╔══

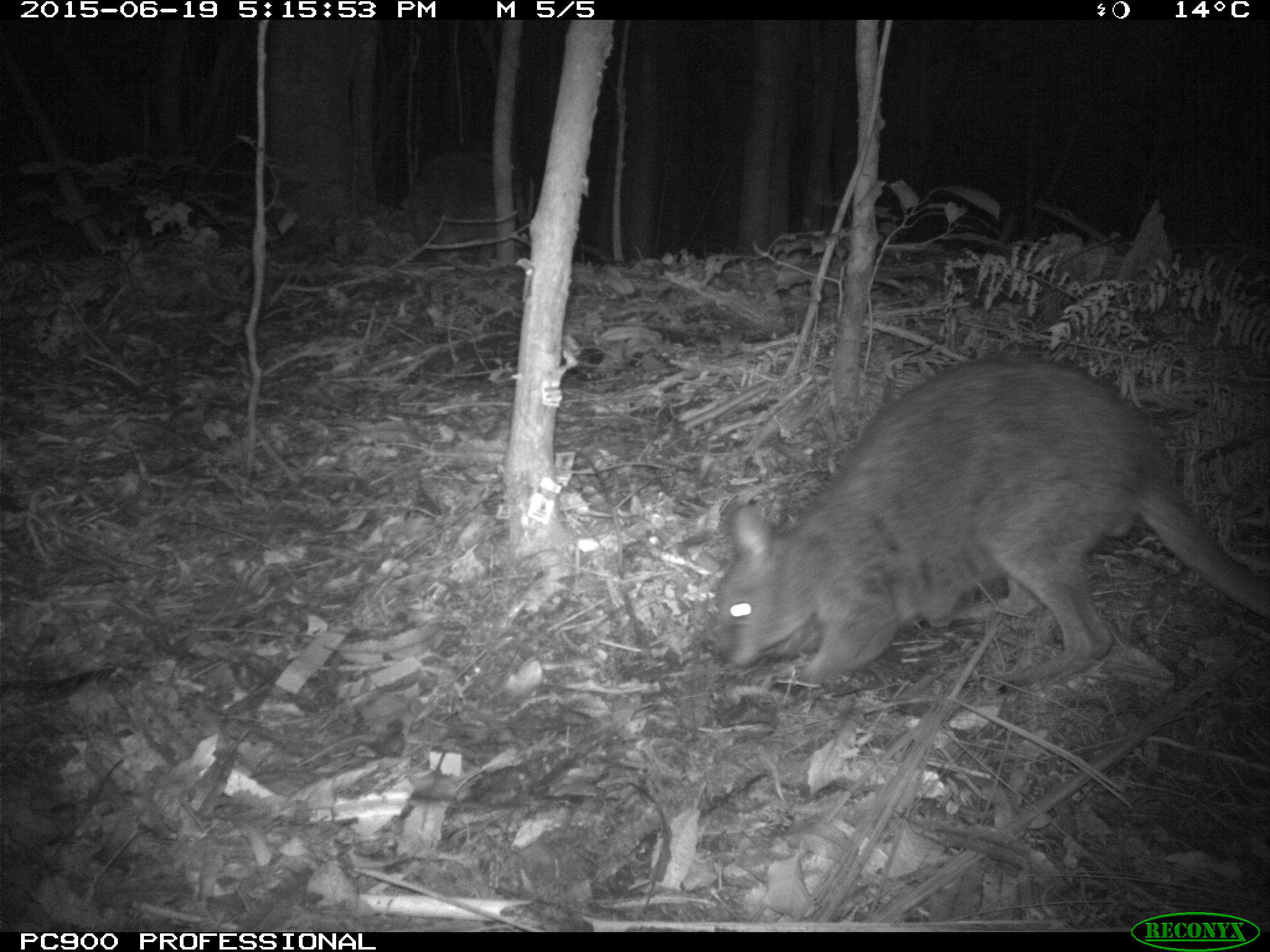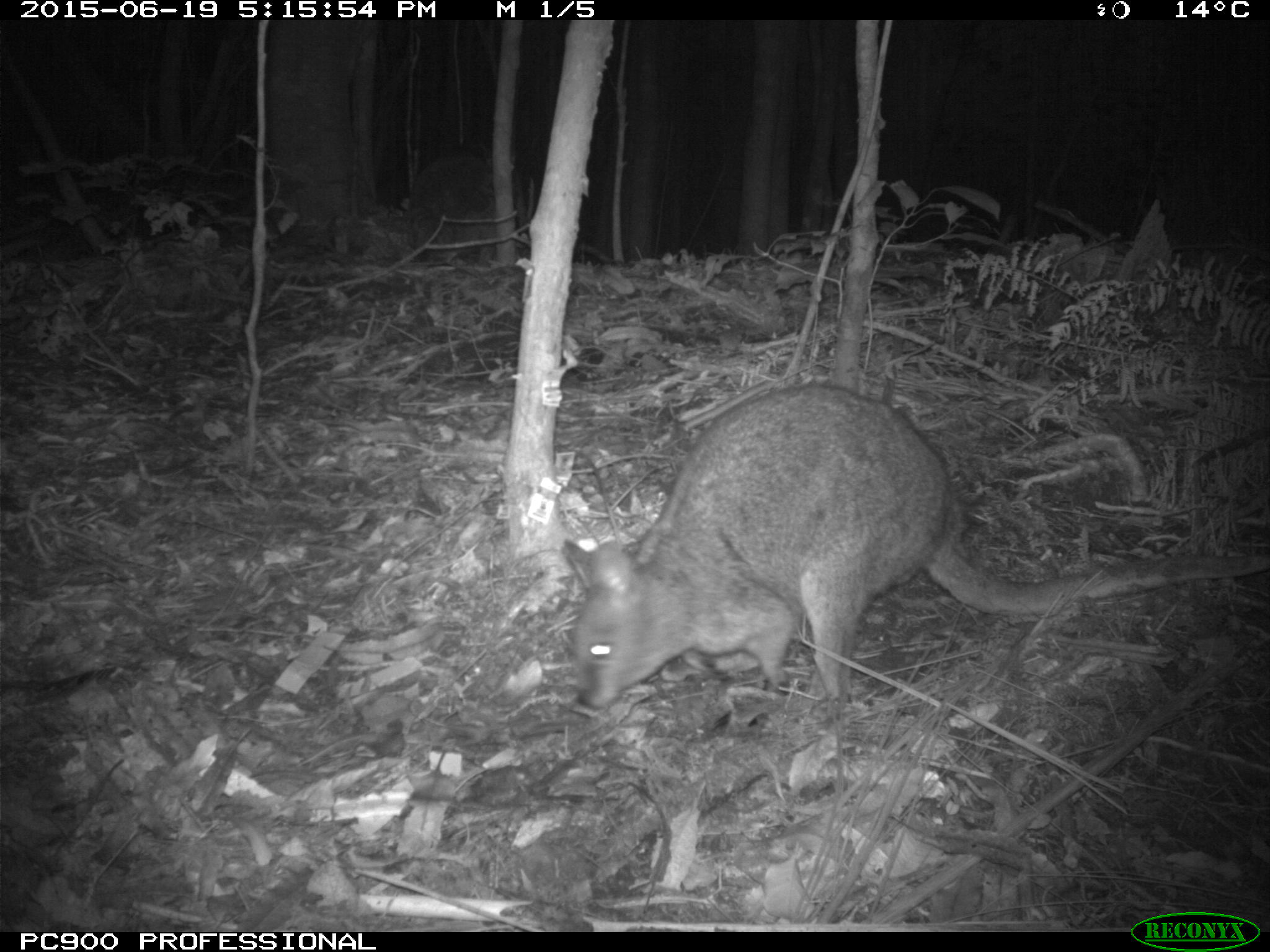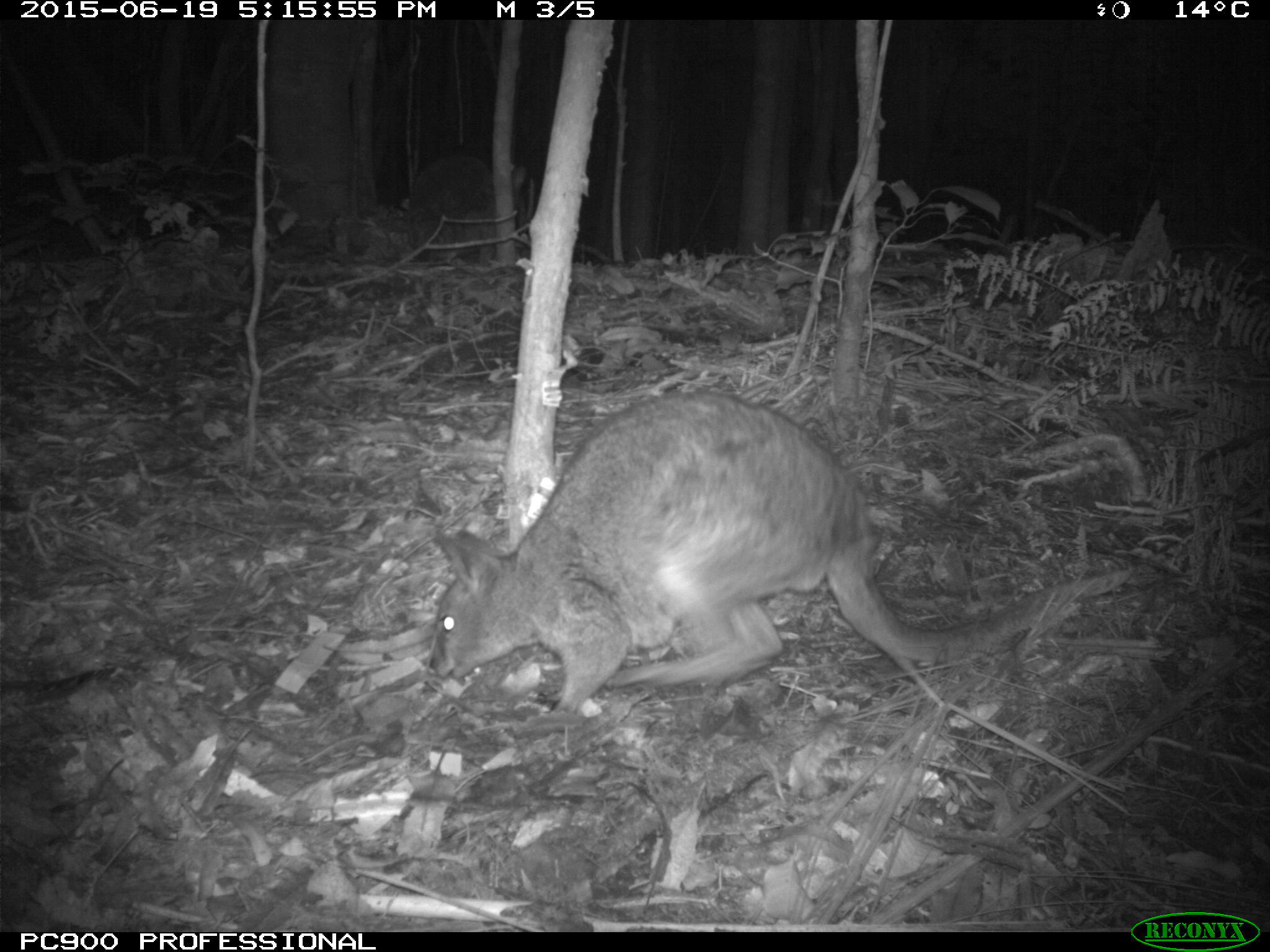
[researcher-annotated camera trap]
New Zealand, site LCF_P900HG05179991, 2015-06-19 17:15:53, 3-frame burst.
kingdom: Animalia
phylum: Chordata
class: Mammalia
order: Diprotodontia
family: Macropodidae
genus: Notamacropus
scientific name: Notamacropus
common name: wallaby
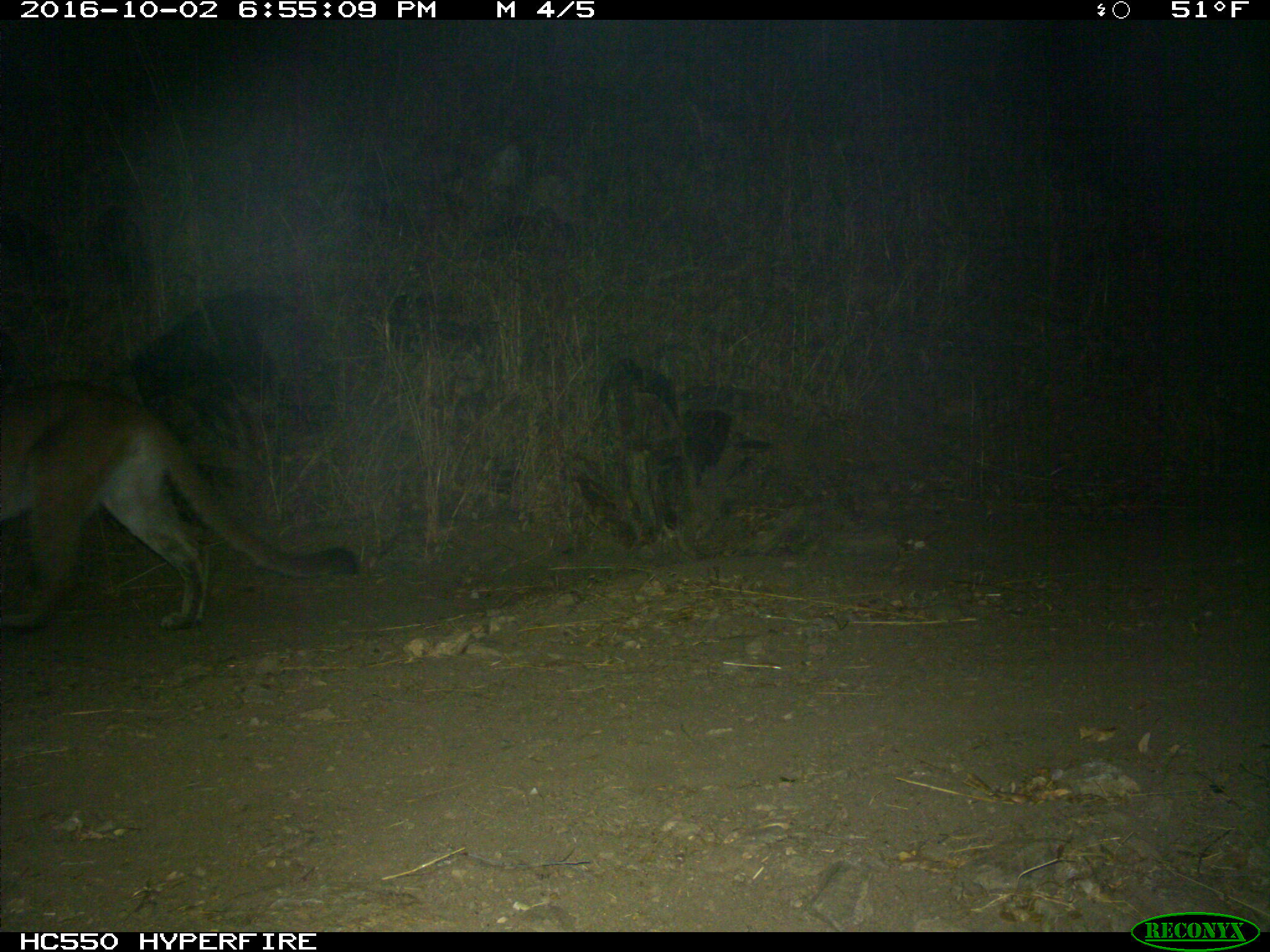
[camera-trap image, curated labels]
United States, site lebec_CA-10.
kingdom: Animalia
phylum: Chordata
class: Mammalia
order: Carnivora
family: Felidae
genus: Puma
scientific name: Puma concolor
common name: mountain lion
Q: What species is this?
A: Puma concolor (mountain lion).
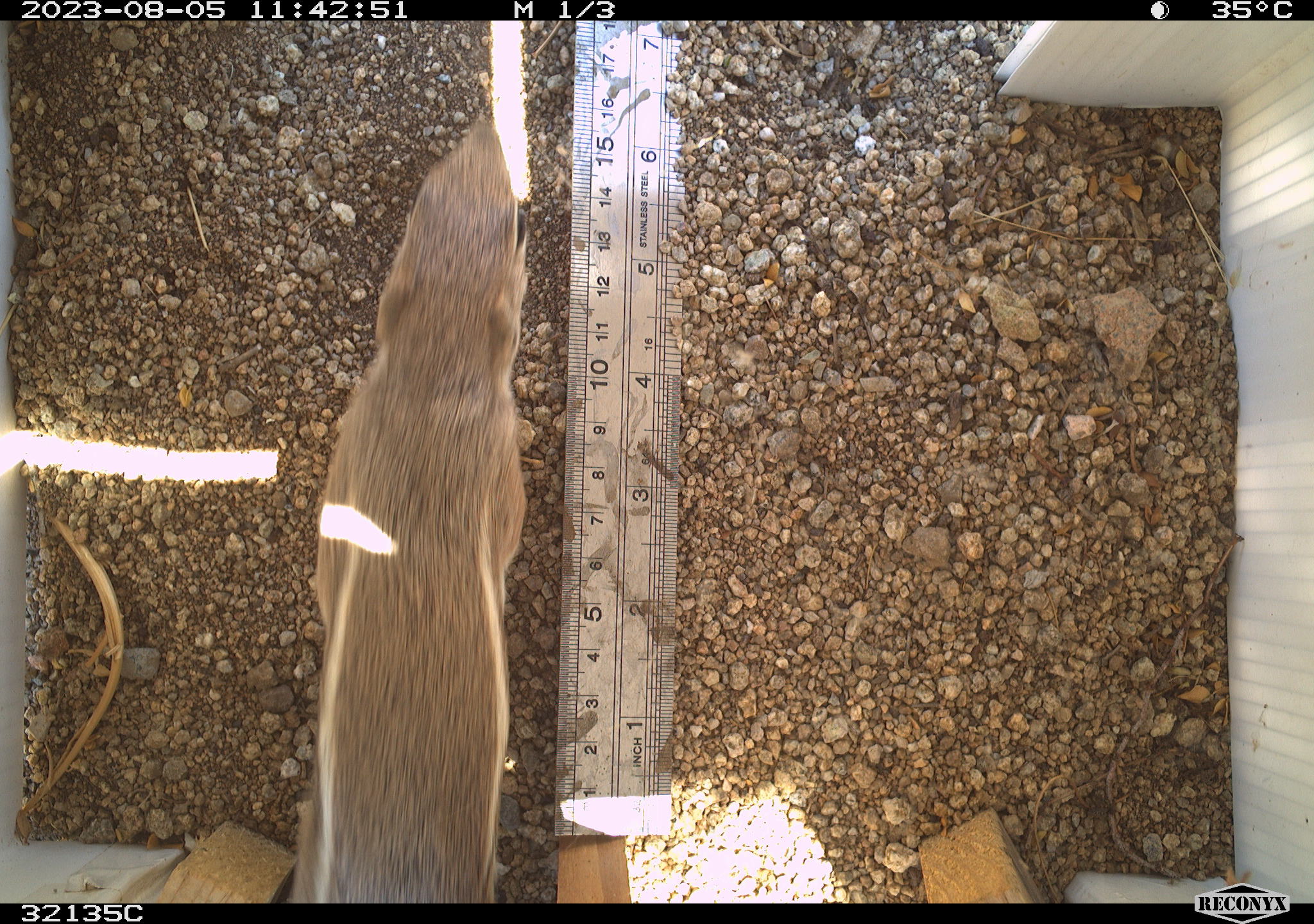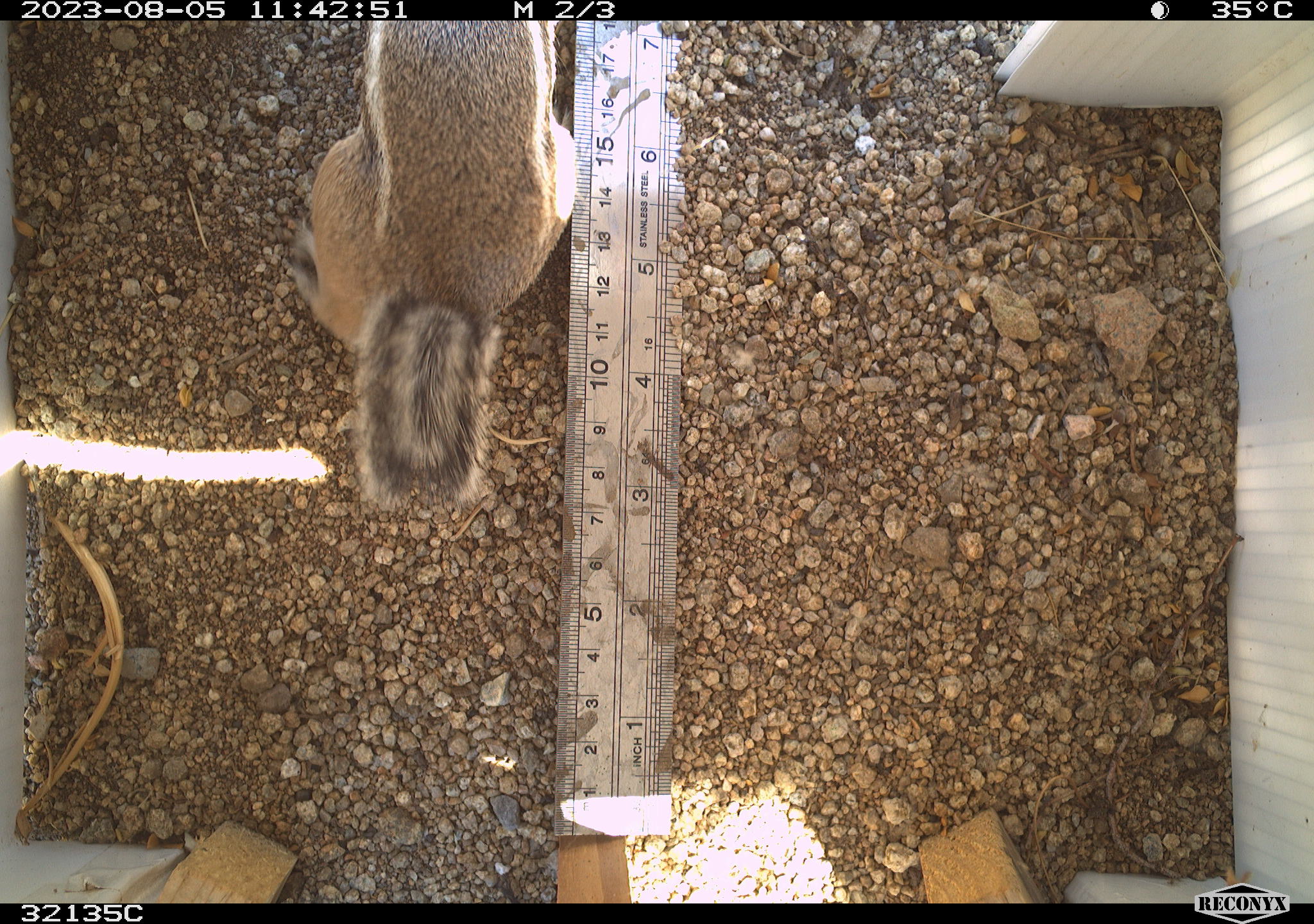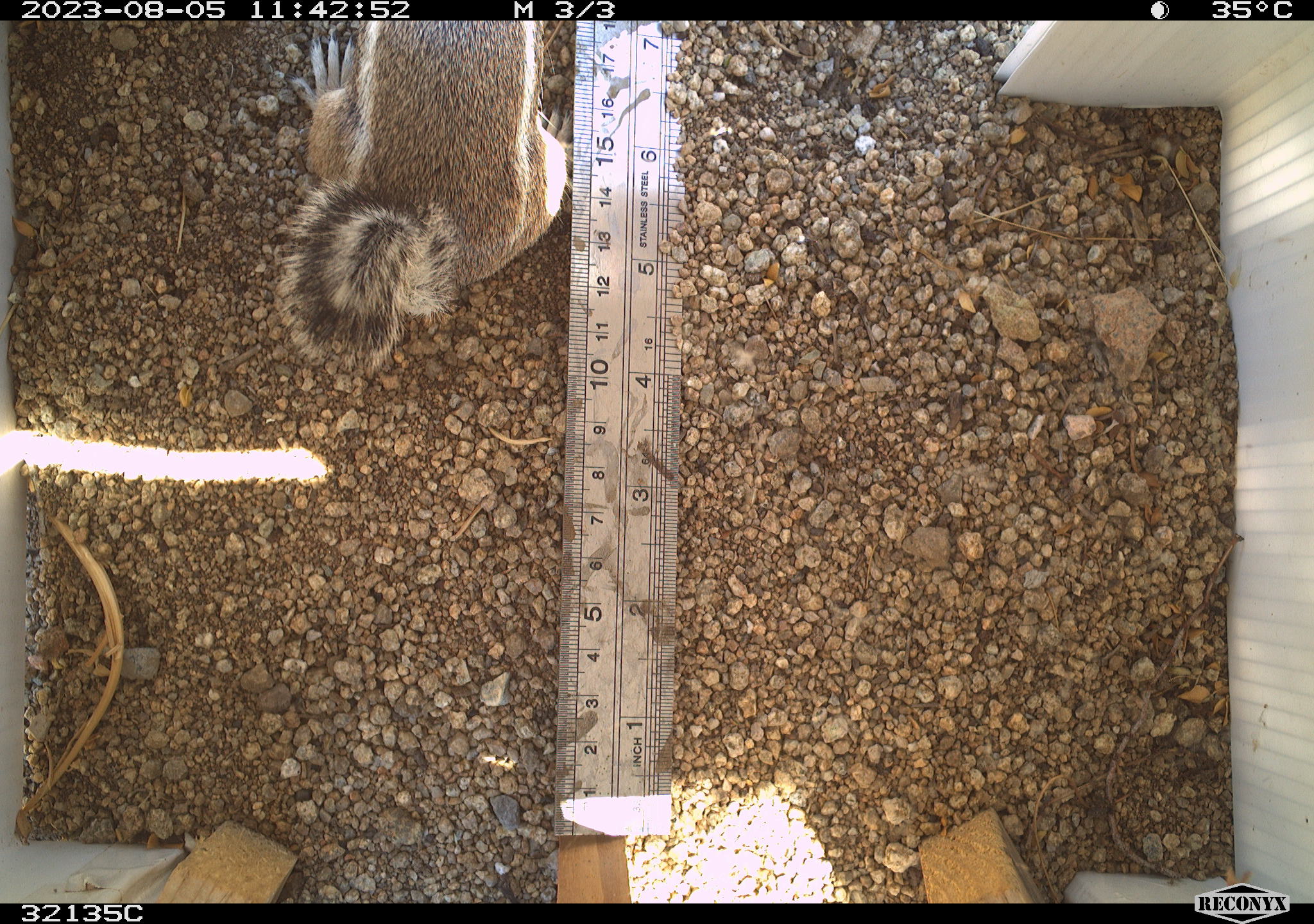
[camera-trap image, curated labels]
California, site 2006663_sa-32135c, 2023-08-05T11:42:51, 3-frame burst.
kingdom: Animalia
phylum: Chordata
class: Mammalia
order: Rodentia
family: Sciuridae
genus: Ammospermophilus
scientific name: Ammospermophilus leucurus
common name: white-tailed antelope squirrel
White-tailed antelope squirrel (Ammospermophilus leucurus).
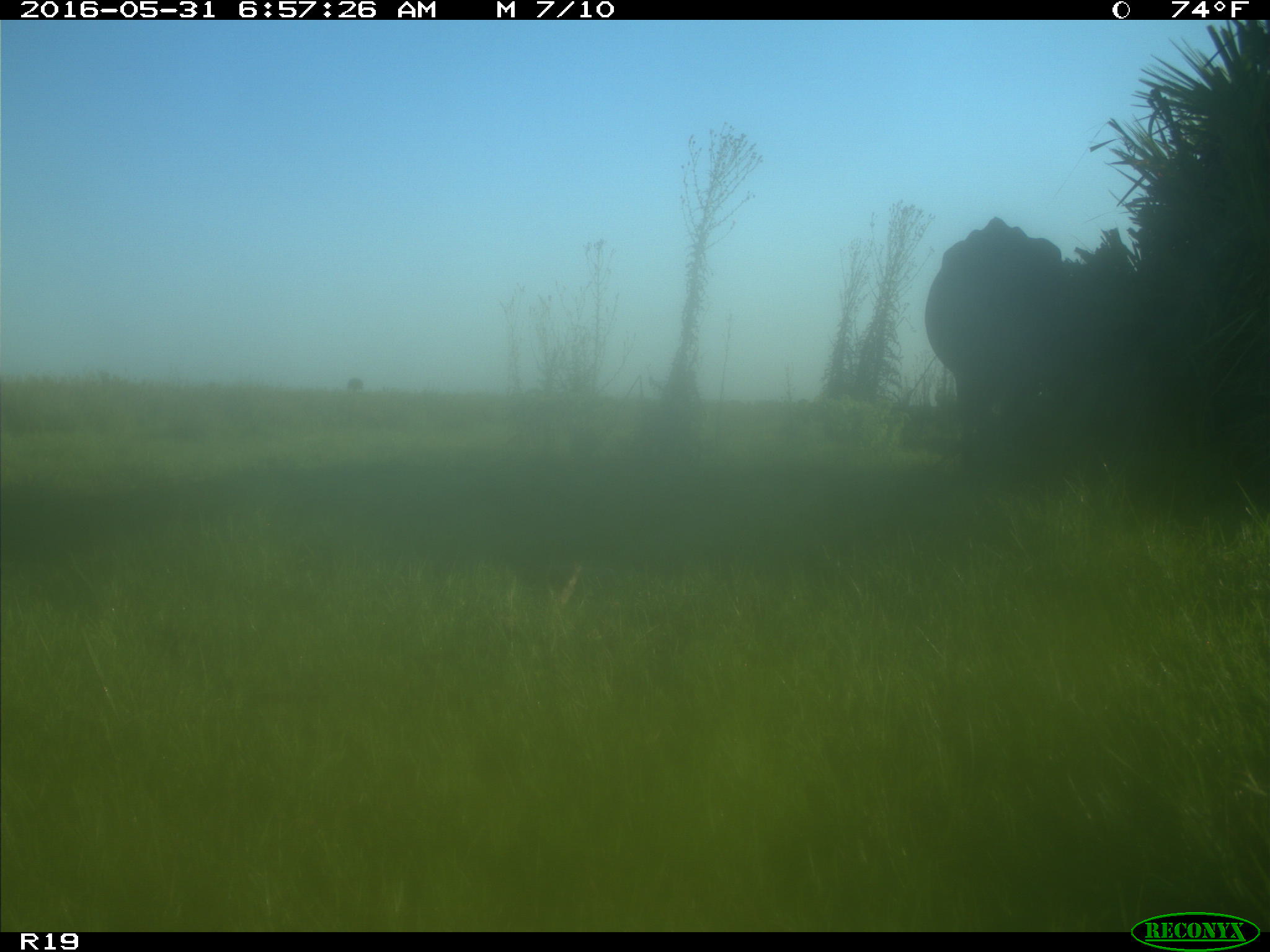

╚══

ASSIGNED TASK → Please write out only the material above, exactly, from its first line through the line that contains "scientific name: Ammospermophilus leucurus", and include no pictures.

TASK ANSWER →
[researcher-annotated camera trap]
New Zealand, site LCF_P900HG05179991, 2015-06-19 17:15:53, 3-frame burst.
kingdom: Animalia
phylum: Chordata
class: Mammalia
order: Diprotodontia
family: Macropodidae
genus: Notamacropus
scientific name: Notamacropus
common name: wallaby
[camera-trap image, curated labels]
United States, site lebec_CA-10.
kingdom: Animalia
phylum: Chordata
class: Mammalia
order: Carnivora
family: Felidae
genus: Puma
scientific name: Puma concolor
common name: mountain lion
Q: What species is this?
A: Puma concolor (mountain lion).
[camera-trap image, curated labels]
California, site 2006663_sa-32135c, 2023-08-05T11:42:51, 3-frame burst.
kingdom: Animalia
phylum: Chordata
class: Mammalia
order: Rodentia
family: Sciuridae
genus: Ammospermophilus
scientific name: Ammospermophilus leucurus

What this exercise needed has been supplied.